■ **Task details**
Rewrite the stretch from the line containing "Given the scattered" through the end of the items as a Markdown table with the columns "Row" and "Line", numbering each line and omitting blank lines. Leave the pictures out of the table.

Scene-based spatial items:
▼▼▼
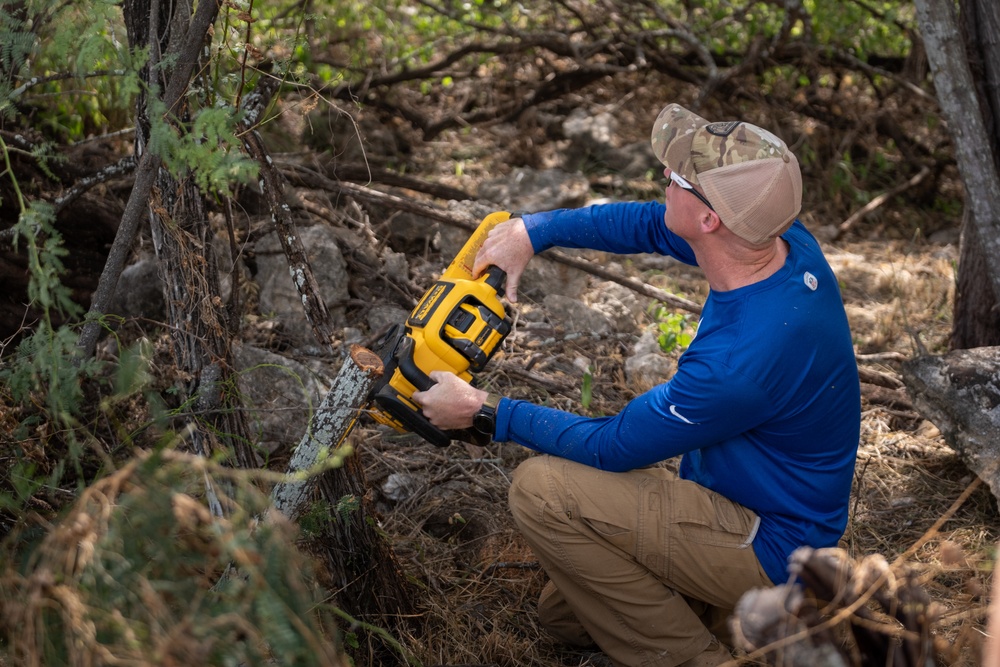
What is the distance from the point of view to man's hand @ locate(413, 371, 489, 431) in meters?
2.48

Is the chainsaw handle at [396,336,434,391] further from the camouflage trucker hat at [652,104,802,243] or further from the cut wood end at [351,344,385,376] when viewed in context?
the camouflage trucker hat at [652,104,802,243]

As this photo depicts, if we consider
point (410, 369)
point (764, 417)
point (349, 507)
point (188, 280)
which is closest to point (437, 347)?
point (410, 369)

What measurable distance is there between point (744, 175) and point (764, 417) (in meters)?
0.65

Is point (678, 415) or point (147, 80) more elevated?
point (147, 80)

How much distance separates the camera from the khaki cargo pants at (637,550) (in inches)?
99.8

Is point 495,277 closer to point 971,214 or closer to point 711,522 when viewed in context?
point 711,522

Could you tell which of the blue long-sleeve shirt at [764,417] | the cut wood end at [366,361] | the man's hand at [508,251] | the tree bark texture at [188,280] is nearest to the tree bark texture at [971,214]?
the blue long-sleeve shirt at [764,417]

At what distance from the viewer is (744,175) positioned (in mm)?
2328

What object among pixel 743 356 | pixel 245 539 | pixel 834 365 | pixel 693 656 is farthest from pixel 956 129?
pixel 245 539

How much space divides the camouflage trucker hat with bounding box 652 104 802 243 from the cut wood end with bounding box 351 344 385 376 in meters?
1.00

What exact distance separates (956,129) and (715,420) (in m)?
2.33

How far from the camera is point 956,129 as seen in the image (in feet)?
12.4

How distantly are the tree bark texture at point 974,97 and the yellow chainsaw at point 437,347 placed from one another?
7.80 feet

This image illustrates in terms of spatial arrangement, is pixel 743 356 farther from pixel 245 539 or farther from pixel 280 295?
pixel 280 295
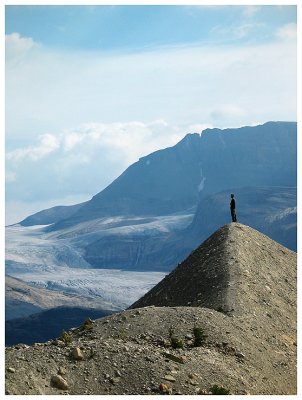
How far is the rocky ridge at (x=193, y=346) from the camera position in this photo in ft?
79.2

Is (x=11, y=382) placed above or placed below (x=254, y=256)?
below

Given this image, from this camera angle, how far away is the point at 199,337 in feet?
97.1

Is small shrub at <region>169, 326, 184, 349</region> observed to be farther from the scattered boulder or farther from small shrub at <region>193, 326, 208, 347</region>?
the scattered boulder

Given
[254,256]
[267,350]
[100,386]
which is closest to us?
[100,386]

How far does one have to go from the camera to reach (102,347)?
26250 millimetres

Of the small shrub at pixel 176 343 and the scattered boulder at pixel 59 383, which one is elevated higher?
the small shrub at pixel 176 343

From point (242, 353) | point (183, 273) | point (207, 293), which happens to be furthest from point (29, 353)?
point (183, 273)

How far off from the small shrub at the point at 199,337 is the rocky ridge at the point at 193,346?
0.04 metres

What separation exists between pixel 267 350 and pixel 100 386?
1051 cm

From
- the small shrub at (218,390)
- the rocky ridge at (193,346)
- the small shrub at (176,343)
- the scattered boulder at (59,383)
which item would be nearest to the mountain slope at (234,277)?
the rocky ridge at (193,346)

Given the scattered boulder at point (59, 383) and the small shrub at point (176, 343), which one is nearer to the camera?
the scattered boulder at point (59, 383)

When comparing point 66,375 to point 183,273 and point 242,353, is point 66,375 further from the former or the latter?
point 183,273

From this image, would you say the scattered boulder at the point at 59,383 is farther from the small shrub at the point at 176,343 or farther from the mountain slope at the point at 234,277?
the mountain slope at the point at 234,277

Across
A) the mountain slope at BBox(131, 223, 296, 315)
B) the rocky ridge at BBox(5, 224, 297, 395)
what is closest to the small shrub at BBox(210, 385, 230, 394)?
the rocky ridge at BBox(5, 224, 297, 395)
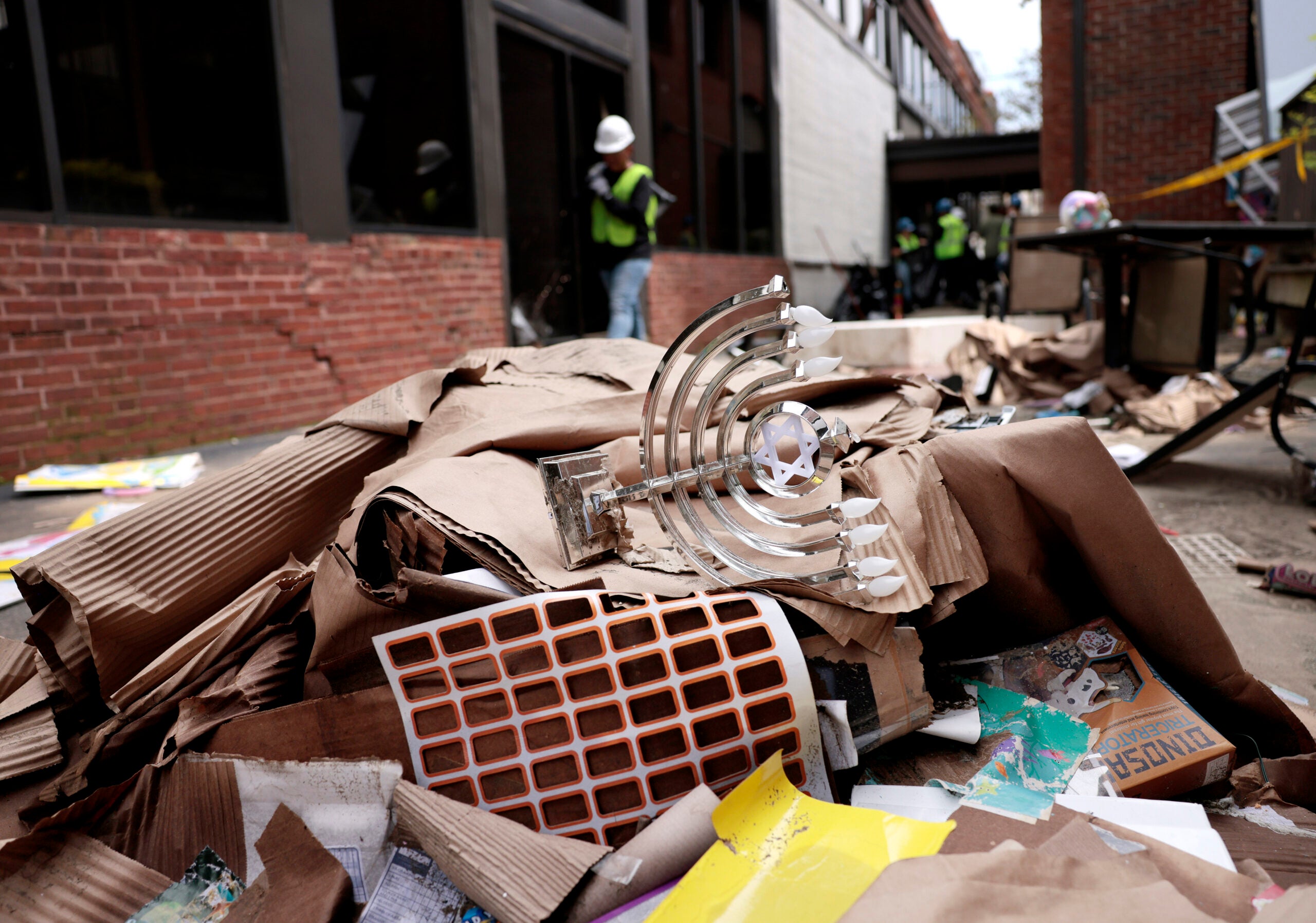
▲▲▲
■ **Solution for this problem**
| Row | Line |
|---|---|
| 1 | Given the scattered boulder at point (59, 383) and the small shrub at point (176, 343), which one is nearer to the camera? |
| 2 | the scattered boulder at point (59, 383) |
| 3 | When comparing point 66,375 to point 183,273 and point 242,353, is point 66,375 further from the former or the latter? |
| 4 | point 183,273 |
| 5 | From this image, would you say the scattered boulder at the point at 59,383 is farther from the small shrub at the point at 176,343 or farther from the mountain slope at the point at 234,277? |
| 6 | the mountain slope at the point at 234,277 |
| 7 | Across |
| 8 | A) the mountain slope at BBox(131, 223, 296, 315) |
| 9 | B) the rocky ridge at BBox(5, 224, 297, 395) |
| 10 | what is closest to the small shrub at BBox(210, 385, 230, 394)? |
| 11 | the rocky ridge at BBox(5, 224, 297, 395) |